When I used a glmer with poisson family in lme4 the model failed to converge and I was advised to use bglmer, from package blme. This is my code:
m<- bglmer(Count~Condition + Session + (1|Subject),data=dat,
family=poisson, fixef.prior = normal(cov = diag(9,8)), control=glmerControl(optimizer="bobyqa"))
Here is the output (with condition E as baseline):
Cov prior : Subject ~ wishart(df = 3.5, scale = Inf, posterior.scale = cov, common.scale = TRUE)
Fixef prior: normal(sd = c(3, 3, ...), corr = c(0 ...), common.scale = FALSE)
Prior dev : 33.0517
Generalized linear mixed model fit by maximum likelihood (Laplace Approximation) ['bglmerMod']
Family: poisson ( log )
Formula: Count ~ Condition + Session + (1 | Subject)
Data: dat
Control: glmerControl(optimizer = "bobyqa")
AIC BIC logLik deviance df.resid
267.1 295.2 -124.6 249.1 159
Scaled residuals:
Min 1Q Median 3Q Max
-1.4950 -0.3985 -0.2257 -0.0574 4.0170
Random effects:
Groups Name Variance Std.Dev.
Subject (Intercept) 3.408 1.846
Number of obs: 168, groups: Subject, 6
Fixed effects:
Estimate Std. Error z value Pr(>|z|)
(Intercept) -0.66015 0.80543 -0.820 0.412429
ConditionA -4.09023 1.33829 -3.056 0.002241 **
ConditionB -1.33464 0.41532 -3.213 0.001311 **
ConditionC -1.86472 0.51534 -3.618 0.000296 ***
ConditionD -0.20941 0.28401 -0.737 0.460919
ConditionF 0.20791 0.25717 0.808 0.418836
ConditionG -0.98801 0.36455 -2.710 0.006725 **
Session -0.07237 0.08819 -0.821 0.411853
---
Signif. codes: 0 ‘***’ 0.001 ‘**’ 0.01 ‘*’ 0.05 ‘.’ 0.1 ‘ ’ 1
Correlation of Fixed Effects:
(Intr) CndtnA CndtnB CndtnC CndtnD CndtnF CndtnG
ConditionA -0.025
ConditionB -0.098 0.051
ConditionC -0.078 0.041 0.161
ConditionD -0.145 0.075 0.298 0.237
ConditionF -0.145 0.083 0.329 0.263 0.487
ConditionG -0.113 0.058 0.231 0.184 0.341 0.377
Session -0.244 0.000 -0.002 -0.001 -0.003 -0.068 -0.002
My problem is that the residuals are not normally distributed (I'm having trouble uploading the pic of the QQplot, but here is the Shapiro test of residuals):
Shapiro-Wilk normality test
data: resid(m)
W = 0.90746, p-value = 8.413e-09
I think this means that the SEs and p-values may be unreliable. I read that I should try to calculate robust SEs, but the "sandwich" package does not seem to work on bglmer models. Does anyone have any suggestions for how I might proceed, by either changing my model or calculating these SEs?
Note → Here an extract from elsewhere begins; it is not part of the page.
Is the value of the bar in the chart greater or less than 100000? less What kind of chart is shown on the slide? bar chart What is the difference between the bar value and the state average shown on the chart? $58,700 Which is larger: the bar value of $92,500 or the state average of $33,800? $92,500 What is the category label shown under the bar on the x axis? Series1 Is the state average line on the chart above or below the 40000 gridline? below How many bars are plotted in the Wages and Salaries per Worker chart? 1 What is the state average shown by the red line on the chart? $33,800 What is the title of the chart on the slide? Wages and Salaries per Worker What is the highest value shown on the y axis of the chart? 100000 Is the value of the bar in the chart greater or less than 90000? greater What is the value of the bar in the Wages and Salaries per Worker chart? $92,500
I have tried some other options, such as sqrt transformation and using lmer - this appears to solve the problem of the residuals, but then the model seems to be over-dispersed. I have also tried zero-inflated nb models (using glmmTMB) but they seem to have the same problem with the residuals. Any help would be much appreciated!